# חיפה



## dcx97

Hello,

I just read that the spelling of "Haifa" (the Israeli city) is חֵיפָה, yet I always hear people pronounce it "Khayfa", not "Kheyfa". Why is that?
Thanks!


----------



## shalom00

In English or in Hebrew?


----------



## aavichai

the Hebrew name is HefA (HeifA)

in other languages such as Arabic and English
is is hAyfa (hAifa)

***
some people just prononce it in the other way
***
But Hebrew form of that name is HefA (heifA)


----------



## slus

The firmal Hebrew pronunciation is heyFA, but most native speakers prefer the Arabic pronunciation.


----------



## dcx97

shalom00 said:


> In English or in Hebrew?



Hebrew.


----------



## elroy

"ħ*ay*fa" is the pronunciation in standard Arabic, but in spoken Palestinian Arabic, it's "ħ*ē*fa."  In a way, it's the opposite of the situation in Hebrew!


----------



## dcx97

Thanks!


----------



## I see you

I might add that in addition to the difference in the first vowel, there is also a difference in stress: the Arabic pronunciation stresses the first syllable while the Hebrew pronunciation stresses the last syllable.

Arabic: khayfa

Hebrew: kheyfa


----------



## elroy

The first letter in Arabic is "ħ", not "kh".


----------



## I see you

Yes, you're right. So there are three differences:

1. the first consonant is kh in Hebrew but ħ in Arabic.
2. the first vowel is ey in Hebrew but ay in Arabic.
3. the stress is on the second syllable in Hebrew but on the first in Arabic.


----------



## Drink

I see you said:


> 1. the first consonant is kh in Hebrew but ħ in Arabic.

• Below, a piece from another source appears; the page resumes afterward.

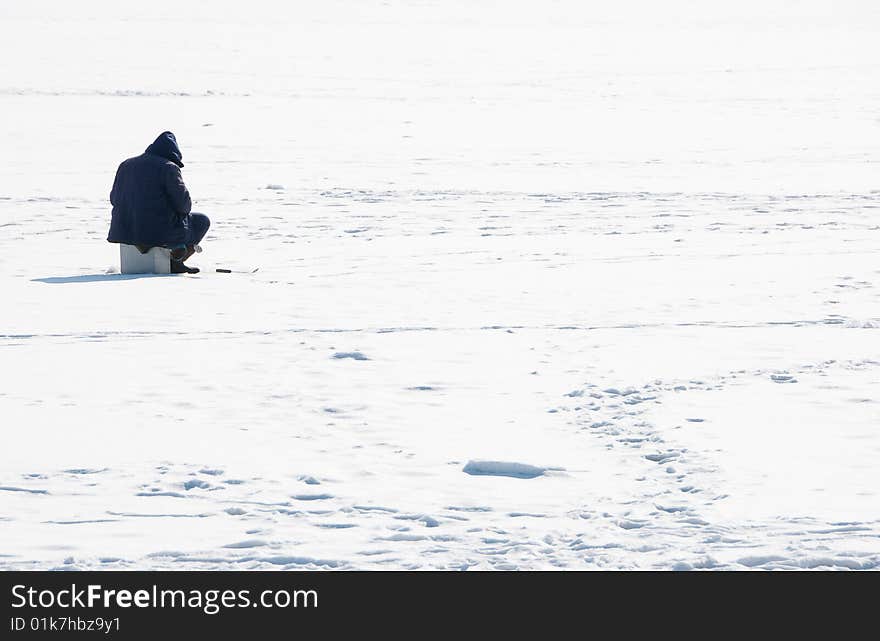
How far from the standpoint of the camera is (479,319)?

Some Israelis pronounce it with ħ.


----------



## I see you

Yes, I remember reading that Israelis of Arab origin distinguish the following pairs of letters when speaking Hebrew:

1. ח and כ (when the latter is pronounced like the German "ch")
2. ק and כ (when the latter is pronounced like the English "k")
3. ט and ת
4. ע and א

Furthermore, they do not pronounce צ like others, who pronounce it "ts".


----------



## Drink

In liturgical Hebrew some maintain all of those distinctions, but in spoken Hebrew only the distinctions between ח and כ and between ע and א exist.


----------